### Problem
Return the lines from the line containing "dewa matahari |" onward. Each must match exactly, and the last line of the listing below must be included.

=-=-=-=-=

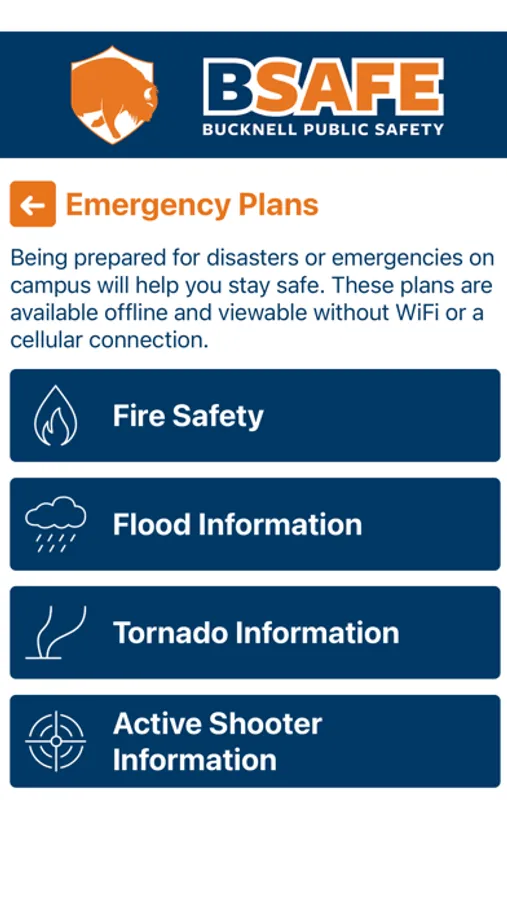 BSAFE
BUCKNELL PUBLIC SAFETY

Emergency Plans

Being prepared for disasters or emergencies on campus will help you stay safe. These plans are available offline and viewable without WiFi or a cellular connection.

Fire Safety

Flood Information

Tornado Information

Active Shooter Information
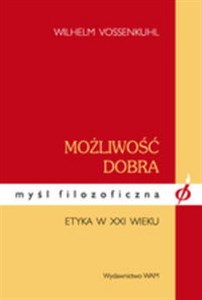 WILHELM VOSSENKUHL

MOŻLIWOŚĆ DOBRA

myśl filozoficzna

ETYKA W XXI WIEKU

Wydawnictwo WAM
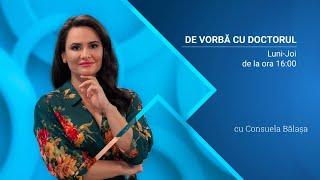 DE VORBĂ CU DOCTORUL
Luni-Joi
de la ora 16:00

cu Consuela Bălașa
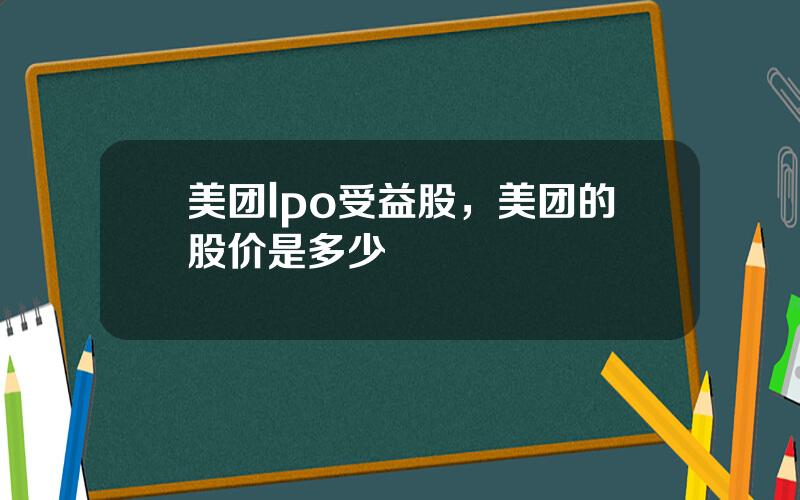 美团Ipo受益股，美团的股价是多少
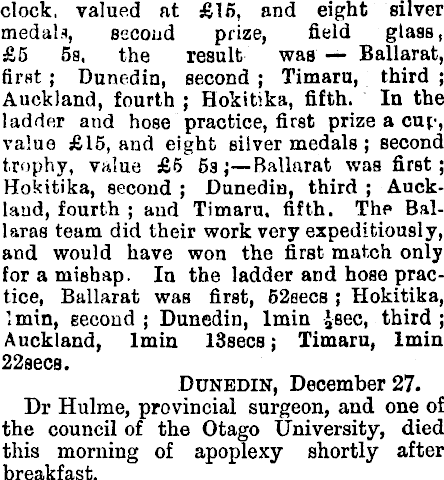 clock, valued at £15, and eight silver medals, second prize, field glass, £5 5s, the result was — Ballarat, first ; Dunedin, second ; Timaru, third ; Auckland, fourth ; Hokitika, fifth. In the ladder and hose practice, first prize a cup, value £15, and eight silver medals ; second trophy, value £5 5s ;—Ballarat was first ; Hokitika, second ; Dunedin, third ; Auckland, fourth ; and Timaru, fifth. The Ballaras team did their work very expeditiously, and would have won the first match only for a mishap. In the ladder and hose practice, Ballarat was first, 52secs ; Hokitika, 1min, second ; Dunedin, 1min $\frac{1}{2}$sec, third ; Auckland, 1min 13secs ; Timaru, 1min 22secs.

DUNEDIN, December 27.

Dr Hulme, provincial surgeon, and one of the council of the Otago University, died this morning of apoplexy shortly after breakfast.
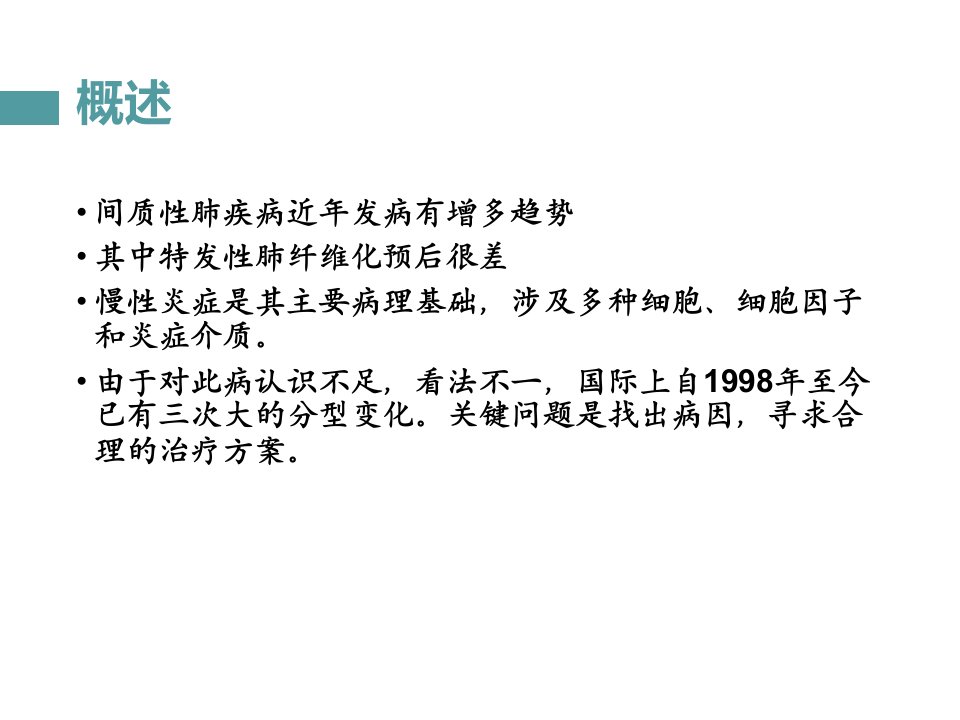 概述

• 间质性肺疾病近年发病有增多趋势

• 其中特发性肺纤维化预后很差

• 慢性炎症是其主要病理基础，涉及多种细胞、细胞因子和炎症介质。

• 由于对此病认识不足，看法不一，国际上自1998年至今已有三次大的分型变化。关键问题是找出病因，寻求合理的治疗方案。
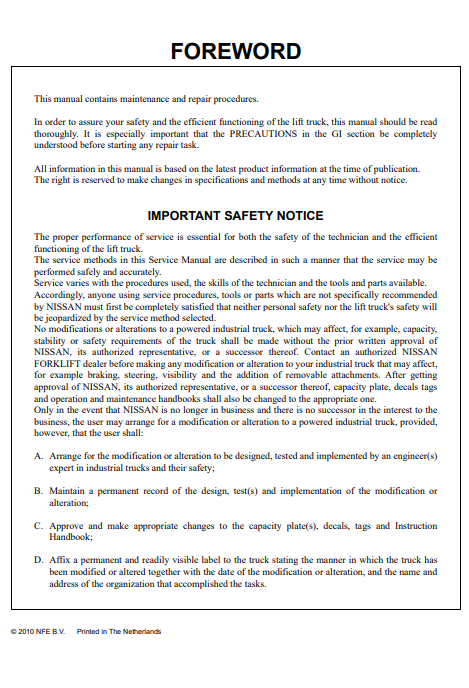 FOREWORD

This manual contains maintenance and repair procedures.

In order to assure your safety and the efficient functioning of the lift truck, this manual should be read thoroughly. It is especially important that the PRECAUTIONS in the GI section be completely understood before starting any repair task.

All information in this manual is based on the latest product information at the time of publication. The right is reserved to make changes in specifications and methods at any time without notice.

IMPORTANT SAFETY NOTICE

The proper performance of service is essential for both the safety of the technician and the efficient functioning of the lift truck.
The service methods in this Service Manual are described in such a manner that the service may be performed safely and accurately.
Service varies with the procedures used, the skills of the technician and the tools and parts available.
Accordingly, anyone using service procedures, tools or parts which are not specifically recommended by NISSAN must first be completely satisfied that neither personal safety nor the lift truck's safety will be jeopardized by the service method selected.
No modifications or alterations to a powered industrial truck, which may affect, for example, capacity, stability or safety requirements of the truck shall be made without the prior written approval of NISSAN, its authorized representative, or a successor thereof. Contact an authorized NISSAN FORKLIFT dealer before making any modification or alteration to your industrial truck that may affect, for example braking, steering, visibility and the addition of removable attachments. After getting approval of NISSAN, its authorized representative, or a successor thereof, capacity plate, decals tags and operation and maintenance handbooks shall also be changed to the appropriate one.
Only in the event that NISSAN is no longer in business and there is no successor in the interest to the business, the user may arrange for a modification or alteration to a powered industrial truck, provided, however, that the user shall:

A. Arrange for the modification or alteration to be designed, tested and implemented by an engineer(s) expert in industrial trucks and their safety;

B. Maintain a permanent record of the design, test(s) and implementation of the modification or alteration;

C. Approve and make appropriate changes to the capacity plate(s), decals, tags and Instruction Handbook;

D. Affix a permanent and readily visible label to the truck stating the manner in which the truck has been modified or altered together with the date of the modification or alteration, and the name and address of the organization that accomplished the tasks.

© 2010 NFE B.V. Printed in The Netherlands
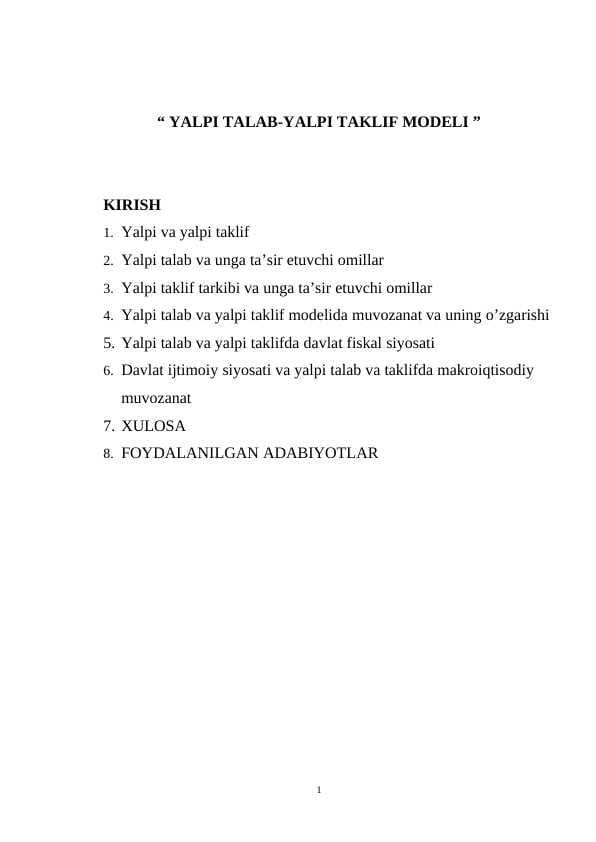 “ YALPI TALAB-YALPI TAKLIF MODELI ”

KIRISH
1. Yalpi va yalpi taklif
2. Yalpi talab va unga ta’sir etuvchi omillar
3. Yalpi taklif tarkibi va unga ta’sir etuvchi omillar
4. Yalpi talab va yalpi taklif modelida muvozanat va uning o’zgarishi
5. Yalpi talab va yalpi taklifda davlat fiskal siyosati
6. Davlat ijtimoiy siyosati va yalpi talab va taklifda makroiqtisodiy muvozanat
7. XULOSA
8. FOYDALANILGAN ADABIYOTLAR

1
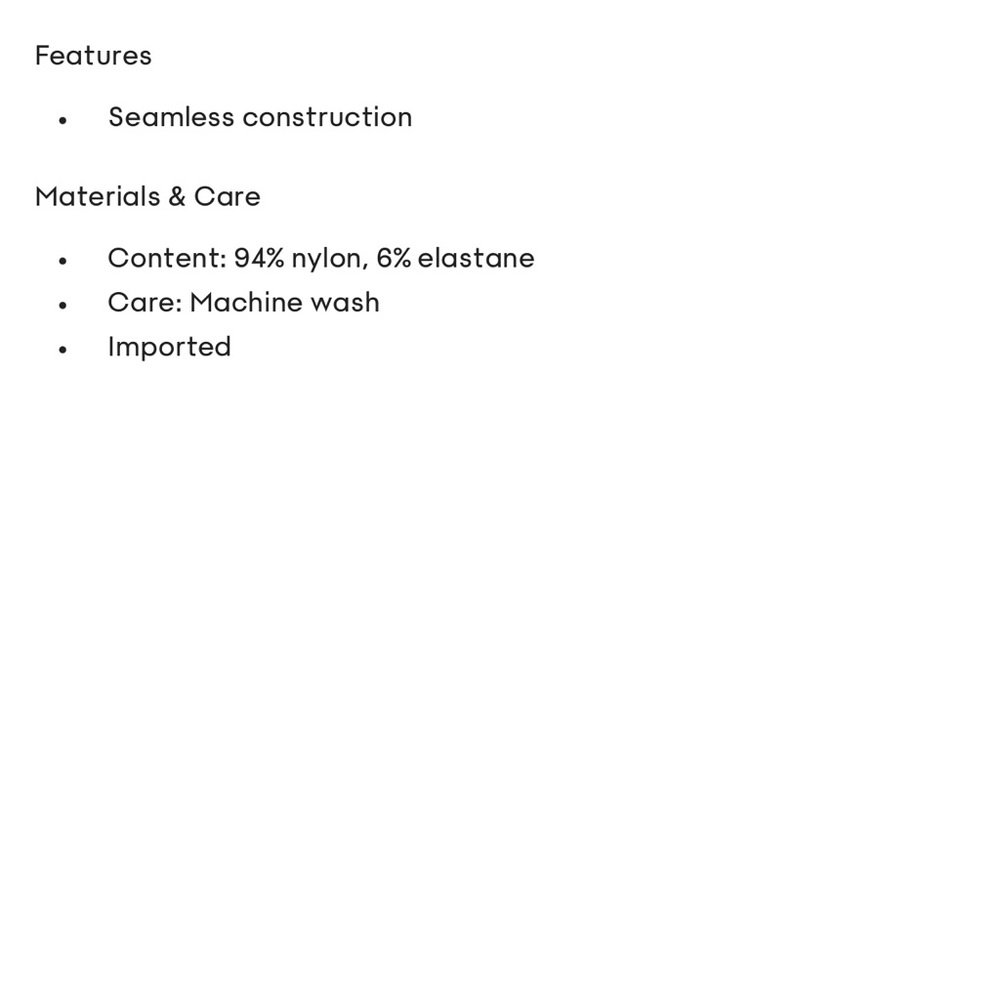 Features

• Seamless construction

Materials & Care

• Content: 94% nylon, 6% elastane
• Care: Machine wash
• Imported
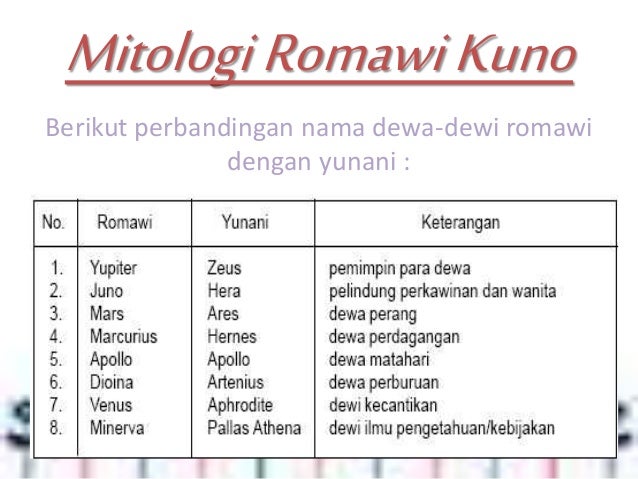 Mitologi Romawi Kuno

Berikut perbandingan nama dewa-dewi romawi dengan yunani :

| No. | Romawi | Yunani | Keterangan |
|---|---|---|---|
| 1. | Yupiter | Zeus | pemimpin para dewa |
| 2. | Juno | Hera | pelindung perkawinan dan wanita |
| 3. | Mars | Ares | dewa perang |
| 4. | Marcurius | Hernes | dewa perdagangan |
| 5. | Apollo | Apollo | dewa matahari |
| 6. | Dioina | Artenius | dewa perburuan |
| 7. | Venus | Aphrodite | dewi kecantikan |
| 8. | Minerva | Pallas Athena | dewi ilmu pengetahuan/kebijakan |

=-=-=-=-=

### Answer box
| 5. | Apollo | Apollo | dewa matahari |
| 6. | Dioina | Artenius | dewa perburuan |
| 7. | Venus | Aphrodite | dewi kecantikan |
| 8. | Minerva | Pallas Athena | dewi ilmu pengetahuan/kebijakan |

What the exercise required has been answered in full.